ISO offers more than 1 400 standards for facilitating and improving health-care. These are developed within 19 ISO technical committees addressing specific aspects of healthcare that bring together health practitioners and experts from government, industry and other stakeholder categories. Some of the topics addressed include health informatics, laboratory equipment and testing, medical devices and their evaluation, dentistry, sterilization of healthcare products, implants for surgery, biological evaluation, mechanical contraceptives, prosthetics and orthotics, quality management and protecting patient data.
They provide benefits for researchers, manufacturers, regulators, health-care professionals, and, most important of all, for patients. The World Health Organization is a major stakeholder in this work, holding liaison status with 61 of ISO’s health-related technical committees (TCs) or subcommittees (SCs).
There are some 1 000 ISO food-related standards benefitting producers and manufacturers, regulators and testing laboratories, packaging and transport companies, merchants and retailers, and the end consumer.
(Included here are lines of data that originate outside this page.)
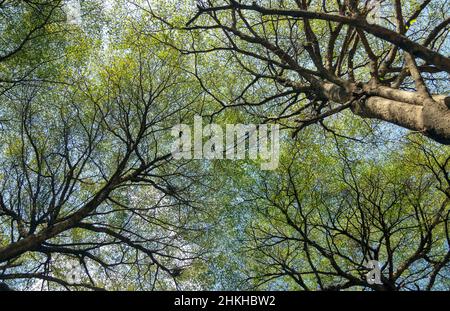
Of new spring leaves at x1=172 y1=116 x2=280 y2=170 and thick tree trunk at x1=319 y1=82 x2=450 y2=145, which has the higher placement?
new spring leaves at x1=172 y1=116 x2=280 y2=170

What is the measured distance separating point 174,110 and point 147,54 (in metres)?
1.24

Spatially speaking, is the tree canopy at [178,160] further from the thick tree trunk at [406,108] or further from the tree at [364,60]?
the thick tree trunk at [406,108]

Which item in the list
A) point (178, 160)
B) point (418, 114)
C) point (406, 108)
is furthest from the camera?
point (178, 160)

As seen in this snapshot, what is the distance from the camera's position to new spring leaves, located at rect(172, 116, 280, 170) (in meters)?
8.09

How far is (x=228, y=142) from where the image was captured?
28.1 feet

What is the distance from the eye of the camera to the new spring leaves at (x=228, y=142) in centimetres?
809

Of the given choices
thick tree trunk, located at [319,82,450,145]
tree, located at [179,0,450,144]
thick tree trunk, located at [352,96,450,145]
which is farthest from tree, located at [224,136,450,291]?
thick tree trunk, located at [352,96,450,145]

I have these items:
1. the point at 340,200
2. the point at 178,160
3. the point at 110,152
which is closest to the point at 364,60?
the point at 340,200

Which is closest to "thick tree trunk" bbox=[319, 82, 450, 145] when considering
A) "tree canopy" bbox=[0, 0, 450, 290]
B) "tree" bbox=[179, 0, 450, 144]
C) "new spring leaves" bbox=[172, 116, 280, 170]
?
"tree" bbox=[179, 0, 450, 144]

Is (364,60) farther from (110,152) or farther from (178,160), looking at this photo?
(110,152)

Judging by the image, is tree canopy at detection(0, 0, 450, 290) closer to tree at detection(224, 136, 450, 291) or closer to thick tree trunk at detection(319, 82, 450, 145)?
tree at detection(224, 136, 450, 291)

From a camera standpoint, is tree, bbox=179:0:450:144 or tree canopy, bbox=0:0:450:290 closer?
tree, bbox=179:0:450:144

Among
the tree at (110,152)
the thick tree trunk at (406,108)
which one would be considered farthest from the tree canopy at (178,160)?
the thick tree trunk at (406,108)

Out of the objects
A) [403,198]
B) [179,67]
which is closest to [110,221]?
[179,67]
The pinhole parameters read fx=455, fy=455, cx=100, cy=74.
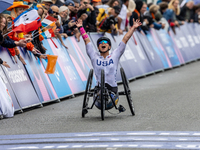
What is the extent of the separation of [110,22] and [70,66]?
10.3 feet

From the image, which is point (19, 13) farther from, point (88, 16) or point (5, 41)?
point (88, 16)

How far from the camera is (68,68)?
1257 centimetres

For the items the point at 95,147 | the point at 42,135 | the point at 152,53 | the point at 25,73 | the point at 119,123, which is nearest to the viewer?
the point at 95,147

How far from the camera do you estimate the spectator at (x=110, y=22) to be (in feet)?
49.9

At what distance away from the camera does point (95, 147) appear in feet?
19.4

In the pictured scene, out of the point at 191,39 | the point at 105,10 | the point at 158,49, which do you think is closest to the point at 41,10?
the point at 105,10

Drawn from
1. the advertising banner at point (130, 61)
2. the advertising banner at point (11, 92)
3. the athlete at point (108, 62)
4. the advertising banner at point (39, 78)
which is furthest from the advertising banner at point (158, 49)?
the athlete at point (108, 62)

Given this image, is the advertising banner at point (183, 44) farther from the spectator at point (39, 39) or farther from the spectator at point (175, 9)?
the spectator at point (39, 39)

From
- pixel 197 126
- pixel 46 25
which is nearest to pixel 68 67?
pixel 46 25

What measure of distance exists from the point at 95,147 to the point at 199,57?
1903 centimetres

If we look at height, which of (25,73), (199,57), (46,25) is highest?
(46,25)

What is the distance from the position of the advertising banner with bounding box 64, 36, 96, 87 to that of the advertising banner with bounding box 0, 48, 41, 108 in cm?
264

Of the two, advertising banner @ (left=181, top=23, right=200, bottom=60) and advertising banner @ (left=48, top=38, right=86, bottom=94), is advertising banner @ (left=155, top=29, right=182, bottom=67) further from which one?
advertising banner @ (left=48, top=38, right=86, bottom=94)

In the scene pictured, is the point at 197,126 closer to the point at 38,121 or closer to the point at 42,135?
the point at 42,135
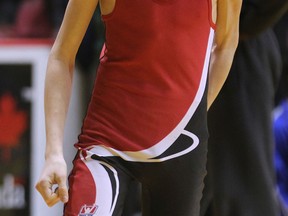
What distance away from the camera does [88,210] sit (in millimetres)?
2469

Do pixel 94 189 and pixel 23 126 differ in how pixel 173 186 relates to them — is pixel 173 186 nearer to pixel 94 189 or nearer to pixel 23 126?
pixel 94 189

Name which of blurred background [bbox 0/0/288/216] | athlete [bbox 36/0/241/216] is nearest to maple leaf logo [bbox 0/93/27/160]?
blurred background [bbox 0/0/288/216]

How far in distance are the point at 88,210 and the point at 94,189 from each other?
0.19ft

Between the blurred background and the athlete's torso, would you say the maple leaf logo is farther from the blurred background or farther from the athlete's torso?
the athlete's torso

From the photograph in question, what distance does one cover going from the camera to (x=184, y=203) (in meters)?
2.60

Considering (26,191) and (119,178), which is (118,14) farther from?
(26,191)

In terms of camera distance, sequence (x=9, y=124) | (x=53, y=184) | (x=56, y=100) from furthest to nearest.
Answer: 1. (x=9, y=124)
2. (x=56, y=100)
3. (x=53, y=184)

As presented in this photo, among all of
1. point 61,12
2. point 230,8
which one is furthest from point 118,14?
point 61,12

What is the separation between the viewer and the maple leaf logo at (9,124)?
17.1 feet

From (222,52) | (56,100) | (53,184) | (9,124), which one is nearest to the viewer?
(53,184)

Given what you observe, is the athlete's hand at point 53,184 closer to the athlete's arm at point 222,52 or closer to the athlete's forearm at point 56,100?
the athlete's forearm at point 56,100

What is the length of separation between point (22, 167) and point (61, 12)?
3.57 ft

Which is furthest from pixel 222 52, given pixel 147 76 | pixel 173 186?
pixel 173 186

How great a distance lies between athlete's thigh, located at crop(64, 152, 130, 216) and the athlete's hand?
55mm
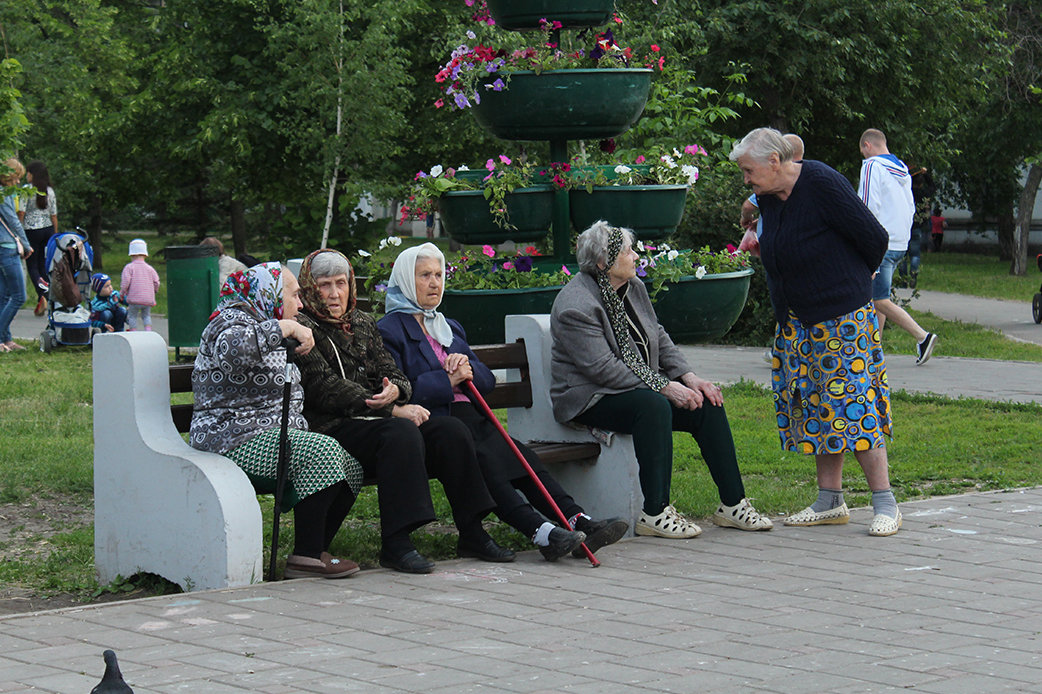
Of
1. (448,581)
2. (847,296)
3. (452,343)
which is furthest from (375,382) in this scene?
(847,296)

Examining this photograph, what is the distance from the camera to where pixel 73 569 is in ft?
20.9

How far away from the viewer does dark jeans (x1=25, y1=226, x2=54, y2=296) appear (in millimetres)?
17250

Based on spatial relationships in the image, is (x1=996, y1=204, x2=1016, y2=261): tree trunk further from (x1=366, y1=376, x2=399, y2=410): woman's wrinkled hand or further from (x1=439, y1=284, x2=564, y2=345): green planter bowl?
(x1=366, y1=376, x2=399, y2=410): woman's wrinkled hand

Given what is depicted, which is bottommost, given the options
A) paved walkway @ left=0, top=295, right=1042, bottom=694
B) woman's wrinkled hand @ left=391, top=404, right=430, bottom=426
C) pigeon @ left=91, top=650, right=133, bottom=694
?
paved walkway @ left=0, top=295, right=1042, bottom=694

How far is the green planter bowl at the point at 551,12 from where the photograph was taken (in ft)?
28.4

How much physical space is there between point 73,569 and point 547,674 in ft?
8.85

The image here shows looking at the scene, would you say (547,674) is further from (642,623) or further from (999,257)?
(999,257)

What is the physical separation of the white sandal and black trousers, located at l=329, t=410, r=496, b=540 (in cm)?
180

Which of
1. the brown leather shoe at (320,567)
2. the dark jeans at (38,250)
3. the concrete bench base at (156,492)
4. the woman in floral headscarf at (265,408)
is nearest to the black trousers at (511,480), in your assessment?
the woman in floral headscarf at (265,408)

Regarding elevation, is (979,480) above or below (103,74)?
below

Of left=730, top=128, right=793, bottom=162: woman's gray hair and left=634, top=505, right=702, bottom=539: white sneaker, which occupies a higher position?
left=730, top=128, right=793, bottom=162: woman's gray hair

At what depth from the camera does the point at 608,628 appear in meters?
5.14

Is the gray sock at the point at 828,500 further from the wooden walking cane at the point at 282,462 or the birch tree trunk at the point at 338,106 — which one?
the birch tree trunk at the point at 338,106

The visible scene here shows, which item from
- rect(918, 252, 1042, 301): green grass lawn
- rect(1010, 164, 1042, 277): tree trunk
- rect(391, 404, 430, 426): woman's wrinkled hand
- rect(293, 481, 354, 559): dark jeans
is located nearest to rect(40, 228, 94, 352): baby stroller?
rect(391, 404, 430, 426): woman's wrinkled hand
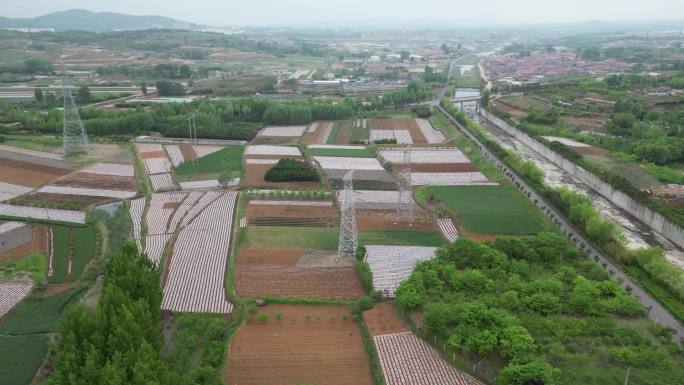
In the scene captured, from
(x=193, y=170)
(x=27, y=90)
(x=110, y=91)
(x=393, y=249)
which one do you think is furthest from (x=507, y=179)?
(x=27, y=90)

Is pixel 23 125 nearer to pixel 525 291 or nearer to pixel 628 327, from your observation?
pixel 525 291

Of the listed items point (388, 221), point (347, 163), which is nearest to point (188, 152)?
point (347, 163)

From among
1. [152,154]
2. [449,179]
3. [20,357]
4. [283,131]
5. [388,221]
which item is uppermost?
[283,131]

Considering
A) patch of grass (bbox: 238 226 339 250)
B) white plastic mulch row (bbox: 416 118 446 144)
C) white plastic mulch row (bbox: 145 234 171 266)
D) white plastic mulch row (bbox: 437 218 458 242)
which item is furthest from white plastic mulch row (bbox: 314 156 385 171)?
white plastic mulch row (bbox: 145 234 171 266)

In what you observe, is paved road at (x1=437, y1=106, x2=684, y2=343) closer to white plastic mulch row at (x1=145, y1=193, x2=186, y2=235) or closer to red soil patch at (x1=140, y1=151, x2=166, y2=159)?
white plastic mulch row at (x1=145, y1=193, x2=186, y2=235)

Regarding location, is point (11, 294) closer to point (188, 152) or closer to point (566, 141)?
point (188, 152)

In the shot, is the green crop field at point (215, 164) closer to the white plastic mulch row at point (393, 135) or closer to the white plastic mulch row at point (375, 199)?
the white plastic mulch row at point (375, 199)
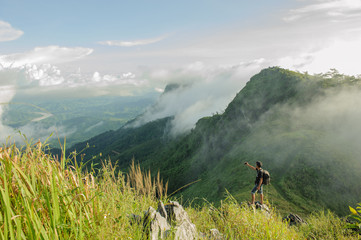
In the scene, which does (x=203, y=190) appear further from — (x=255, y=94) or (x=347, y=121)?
(x=255, y=94)

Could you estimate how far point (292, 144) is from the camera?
5634cm

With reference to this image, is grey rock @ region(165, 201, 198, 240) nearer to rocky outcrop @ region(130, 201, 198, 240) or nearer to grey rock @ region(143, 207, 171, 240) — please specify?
rocky outcrop @ region(130, 201, 198, 240)

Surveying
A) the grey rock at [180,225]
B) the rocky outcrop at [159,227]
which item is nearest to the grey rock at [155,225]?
the rocky outcrop at [159,227]

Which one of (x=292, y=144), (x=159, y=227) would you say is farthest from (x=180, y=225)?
(x=292, y=144)

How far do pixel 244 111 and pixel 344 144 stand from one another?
6488 centimetres

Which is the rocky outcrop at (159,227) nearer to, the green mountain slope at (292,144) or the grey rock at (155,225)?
the grey rock at (155,225)

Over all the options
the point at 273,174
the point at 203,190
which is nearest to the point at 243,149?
the point at 203,190

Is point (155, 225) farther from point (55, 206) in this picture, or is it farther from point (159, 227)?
point (55, 206)

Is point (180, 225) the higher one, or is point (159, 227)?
point (159, 227)

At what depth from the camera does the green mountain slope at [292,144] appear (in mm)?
42750

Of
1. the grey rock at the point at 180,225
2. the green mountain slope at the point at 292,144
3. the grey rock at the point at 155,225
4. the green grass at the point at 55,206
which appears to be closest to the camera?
the green grass at the point at 55,206

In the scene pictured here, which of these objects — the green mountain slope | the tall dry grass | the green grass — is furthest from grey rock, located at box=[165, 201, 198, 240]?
the green mountain slope

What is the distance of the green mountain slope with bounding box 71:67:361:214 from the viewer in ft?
140

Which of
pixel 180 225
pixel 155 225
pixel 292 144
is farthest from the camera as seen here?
pixel 292 144
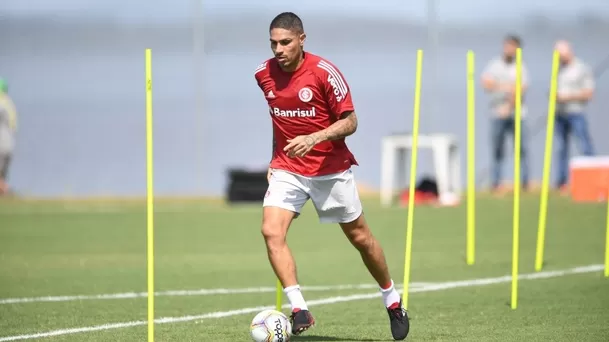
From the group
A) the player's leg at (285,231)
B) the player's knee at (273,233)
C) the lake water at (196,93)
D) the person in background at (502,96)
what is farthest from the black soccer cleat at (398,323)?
the lake water at (196,93)

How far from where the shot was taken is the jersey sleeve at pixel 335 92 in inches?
342

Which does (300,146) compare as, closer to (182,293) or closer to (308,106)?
(308,106)

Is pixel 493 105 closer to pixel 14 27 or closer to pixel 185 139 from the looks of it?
pixel 185 139

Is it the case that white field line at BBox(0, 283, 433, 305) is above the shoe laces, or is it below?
below

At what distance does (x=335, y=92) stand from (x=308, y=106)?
21 centimetres

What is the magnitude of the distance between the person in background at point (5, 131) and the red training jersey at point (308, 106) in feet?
52.1

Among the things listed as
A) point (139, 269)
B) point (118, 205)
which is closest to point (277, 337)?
point (139, 269)

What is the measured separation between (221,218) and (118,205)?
3.97 metres

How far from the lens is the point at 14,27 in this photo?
79.7 ft

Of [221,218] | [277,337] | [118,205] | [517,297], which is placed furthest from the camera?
[118,205]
In recent years, there has been strong emphasis on standards to ensure safe food supply chains. At the end of 2010, five years after the publication of ISO 22000, the standard was being implemented by users in 138 countries.
At least 18 630 certificates of conformity attesting that food safety management systems were being implemented according to the requirements of the standard, had been issued by the end of 2010, an increase of 34 % over the previous year.
The level of inter-governmental interest in ISO’s food standards is shown by the fact that the UN’s Food and Agriculture Organizations has liaison status with 41 ISO TCs or SCs.
The goals of safe water and improved sanitation are ingrained in the UN Millennium Development Goals. ISO is contributing through the development of standards for both drinking water and wastewater services and for water quality. Related areas addressed by ISO include irrigation systems and plastic piping through which water flows.
In all, ISO has developed more than 550 water-related standards. A major partner in standards for water quality is the United Nations Environment Programme.